I saw Fox news show a montage of Dems claiming the 2016 election was rigged, suggesting that what Trump did (and continues to do) is no different than what Dems did in 2016. The strategy behind these types of videos is not to inform viewers but rather manipulate them into believing the claims made by democrats back in 2016 were frenzied and constant, that they had a velocity and critical mass and are no different than what Trump is engaged in.
But anyone who lived through 2016 knows that’s not the case at all.
There was no massive push to overturn the elections or fake ass “fraudit” of the vote conducted by partisan and conspiracy-addled companies.
From Orwell’s famous novel 1984, “The party told you to reject the evidence of your eyes and ears. It was their final, most essential command.”
When Fox News tells you the claims of election fraud by democrats in 2016 mirror what’s happening today, or when republican congressmen and senators tell you January 6th was just a regular tourist event, they’re telling you to reject the evidence of your eyes and ears.
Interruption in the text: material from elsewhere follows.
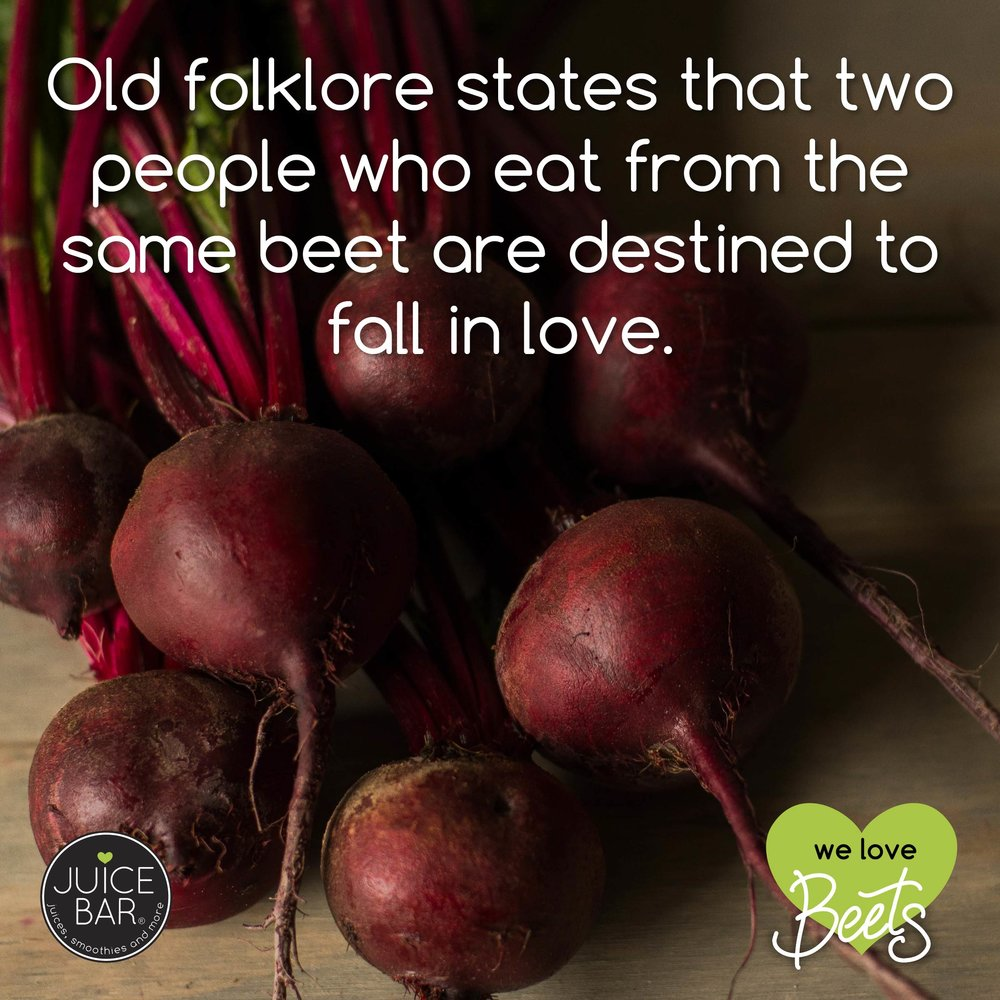 beet fun facts-04.jpg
Don’t do it.
A lot of people mistake criticism of America by citizens as hate towards their country. I would argue the opposite is true – that criticism is love when it comes to democracy.
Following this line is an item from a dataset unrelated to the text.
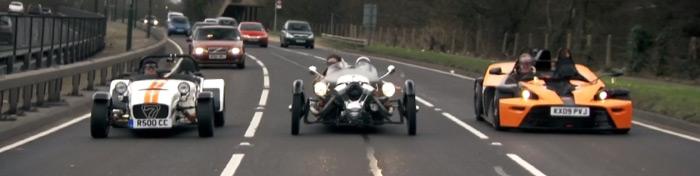 Top Gear Season 18 Episode 6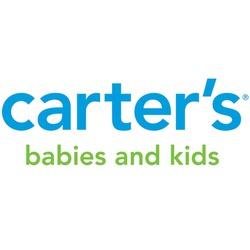 Carter's / Osh Kosh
American democracy is an ongoing experiment, one that remains in pursuit of a more perfect union. And so, America consistently tries to live up to the ideals on which she was founded. And when the government that represents us does not live up to those ideals or starts to stray away from democratic principles, we must correct America’s course, through constructive criticism, through dissent and protest, and through the vote.
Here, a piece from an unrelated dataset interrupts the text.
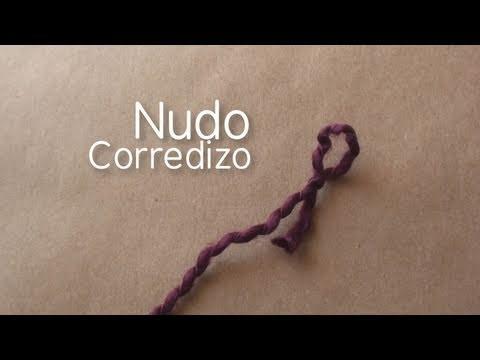Como hacer nudo corredizo // iniciar tejido en telar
In America, the citizens are not static witnesses to democracy – we don’t sit idly by when our representatives behave in ways that contradict American ideals. We don’t sit on our hands or keep our mouths shut when we see systemic racism and an unfair justice system. We don’t just go along with a president who inspires and praises a violent insurrection against our country. Instead, we speak up loudly and condemn lies and the deplorable actions that spring from those lies, and we do so because we love America, not because we hate America.
As citizens, we are not parented by our government. We are not obliged to remain silent in deference to government officials when they go afoul of democratic principles and American ideals.
In a democracy, the citizens are the parents or the controlling authority, and when you see your child behaving poorly, you don’t ignore the behavior because you love them. Instead, you criticize the behavior, demand that they change the behavior. . . . because you love them.
Somehow, our understanding of the relationship between the government and its citizens has gotten totally twisted. So many of us view our President or government as infallible parental figures that should be obeyed and respected at all times. We think that speaking out against either means you don’t love or respect America.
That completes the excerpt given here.